Recommended options for post-traumatic stress, stress injury, anxiety or other mental health concerns due to diving trauma are similar to those for people who have had an accident / incident in any other area of life (e.g. road traffic incident, assault, severe illness). You may also want to consider how important it is to you that the healthcare professional understands scuba diving.

  • NHS

    In the UK psychological therapy is available via the NHS, accessed via your GP. If you have received care from a diving doctor (e.g. recompression therapy), and have signs/symptoms of PTSD or other mental health issues, the diving doctor may include this in the referral to your GP. Your GP then provides follow-up care & further referral to local mental health. To our knowledge, there are no specialist Diving Psychology services via NHS.

  • Health Insurance

    Private Health Insurers will often cover psychological therapy for post-traumatic stress and other mental health issues. You may need a formal diagnosis of PTSD to access therapy. You would need to check with your provider whether or not you are able to claim therapy sessions; and whether their providers have expertise in diving.

  • Self-Funding

    If self-funding is an option for you, access a therapist / psychologist in private practice. This option often opens more options to access a therapist of your choice. You can also access private therapy without a diagnosis (e.g. concerns that are specific to diving, prevention and improving skills). Therapy can be within practice or remote, online.

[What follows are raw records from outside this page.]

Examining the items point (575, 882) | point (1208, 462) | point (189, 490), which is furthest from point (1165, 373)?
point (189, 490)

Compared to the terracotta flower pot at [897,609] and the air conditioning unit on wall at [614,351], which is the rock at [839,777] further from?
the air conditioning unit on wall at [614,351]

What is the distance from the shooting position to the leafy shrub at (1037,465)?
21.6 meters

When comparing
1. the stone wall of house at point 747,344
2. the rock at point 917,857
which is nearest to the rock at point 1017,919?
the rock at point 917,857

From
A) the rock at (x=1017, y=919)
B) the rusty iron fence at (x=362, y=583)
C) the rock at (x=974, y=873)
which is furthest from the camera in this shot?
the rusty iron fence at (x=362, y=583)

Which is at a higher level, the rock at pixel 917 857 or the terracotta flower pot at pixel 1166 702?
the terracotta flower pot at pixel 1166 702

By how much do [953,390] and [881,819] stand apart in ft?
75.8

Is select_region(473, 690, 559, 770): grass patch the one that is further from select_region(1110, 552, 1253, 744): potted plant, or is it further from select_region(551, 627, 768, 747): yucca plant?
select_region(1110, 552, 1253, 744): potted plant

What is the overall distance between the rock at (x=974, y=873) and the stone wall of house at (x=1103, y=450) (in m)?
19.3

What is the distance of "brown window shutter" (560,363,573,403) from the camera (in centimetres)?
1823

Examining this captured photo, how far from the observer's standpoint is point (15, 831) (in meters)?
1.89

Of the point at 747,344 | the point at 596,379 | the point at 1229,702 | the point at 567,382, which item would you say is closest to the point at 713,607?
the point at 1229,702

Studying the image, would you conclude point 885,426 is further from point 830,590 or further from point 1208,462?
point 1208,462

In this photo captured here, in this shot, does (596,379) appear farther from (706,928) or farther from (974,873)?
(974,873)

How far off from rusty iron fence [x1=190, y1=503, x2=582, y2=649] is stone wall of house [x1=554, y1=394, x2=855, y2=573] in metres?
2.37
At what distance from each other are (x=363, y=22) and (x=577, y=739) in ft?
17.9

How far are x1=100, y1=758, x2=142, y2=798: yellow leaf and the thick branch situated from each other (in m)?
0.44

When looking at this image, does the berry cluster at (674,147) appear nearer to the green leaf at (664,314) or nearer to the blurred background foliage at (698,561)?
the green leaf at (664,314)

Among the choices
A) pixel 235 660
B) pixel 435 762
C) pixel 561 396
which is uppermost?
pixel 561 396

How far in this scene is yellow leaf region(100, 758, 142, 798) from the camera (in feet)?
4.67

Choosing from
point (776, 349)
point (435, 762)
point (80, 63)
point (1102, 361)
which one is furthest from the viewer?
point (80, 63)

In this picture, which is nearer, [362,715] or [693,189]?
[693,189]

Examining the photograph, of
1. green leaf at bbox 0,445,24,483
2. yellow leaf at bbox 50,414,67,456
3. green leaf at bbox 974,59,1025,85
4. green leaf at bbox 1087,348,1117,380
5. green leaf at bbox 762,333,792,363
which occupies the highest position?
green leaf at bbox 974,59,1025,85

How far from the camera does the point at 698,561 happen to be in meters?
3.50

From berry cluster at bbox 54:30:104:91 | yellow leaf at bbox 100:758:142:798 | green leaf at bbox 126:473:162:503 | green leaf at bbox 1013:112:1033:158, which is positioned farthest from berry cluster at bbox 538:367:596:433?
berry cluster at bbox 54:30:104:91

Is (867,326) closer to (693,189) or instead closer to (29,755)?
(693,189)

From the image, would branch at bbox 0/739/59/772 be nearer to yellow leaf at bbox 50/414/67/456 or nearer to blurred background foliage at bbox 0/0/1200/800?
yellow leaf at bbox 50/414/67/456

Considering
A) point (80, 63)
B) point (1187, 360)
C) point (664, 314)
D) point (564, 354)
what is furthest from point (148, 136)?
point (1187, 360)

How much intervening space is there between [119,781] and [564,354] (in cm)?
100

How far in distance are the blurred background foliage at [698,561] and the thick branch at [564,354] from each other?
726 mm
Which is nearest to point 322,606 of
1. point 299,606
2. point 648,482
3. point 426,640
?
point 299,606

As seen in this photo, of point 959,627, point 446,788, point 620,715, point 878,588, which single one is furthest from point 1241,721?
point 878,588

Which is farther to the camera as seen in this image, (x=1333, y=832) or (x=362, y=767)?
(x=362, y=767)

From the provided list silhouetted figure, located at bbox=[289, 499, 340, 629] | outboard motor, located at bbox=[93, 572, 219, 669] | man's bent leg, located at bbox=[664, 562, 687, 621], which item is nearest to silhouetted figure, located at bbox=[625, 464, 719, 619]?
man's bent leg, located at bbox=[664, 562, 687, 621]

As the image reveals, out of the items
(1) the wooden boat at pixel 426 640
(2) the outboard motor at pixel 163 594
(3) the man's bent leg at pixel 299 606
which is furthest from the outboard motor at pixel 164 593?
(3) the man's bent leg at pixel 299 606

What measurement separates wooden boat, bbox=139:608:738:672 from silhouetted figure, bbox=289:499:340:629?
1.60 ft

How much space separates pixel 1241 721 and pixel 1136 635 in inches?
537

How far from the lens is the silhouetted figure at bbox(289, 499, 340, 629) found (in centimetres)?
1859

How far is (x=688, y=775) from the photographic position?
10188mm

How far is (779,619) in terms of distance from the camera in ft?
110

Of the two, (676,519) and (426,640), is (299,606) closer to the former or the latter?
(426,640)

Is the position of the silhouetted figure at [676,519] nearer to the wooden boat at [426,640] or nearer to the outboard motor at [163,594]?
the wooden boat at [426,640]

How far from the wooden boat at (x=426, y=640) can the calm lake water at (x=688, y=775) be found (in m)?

Diving Psychology Services

How can I help?

If you are not sure, book a free video call and I will see what I can suggest. The purpose of these calls is to meet and find out whether the service is helpful for you, with the view to booking self- or insurer-funded sessions. However, I will also let you know about other options and resources that may be helpful.

FAQ

  • I am experiencing nightmares and/or panic episodes, is this normal?How long should I wait before therapy?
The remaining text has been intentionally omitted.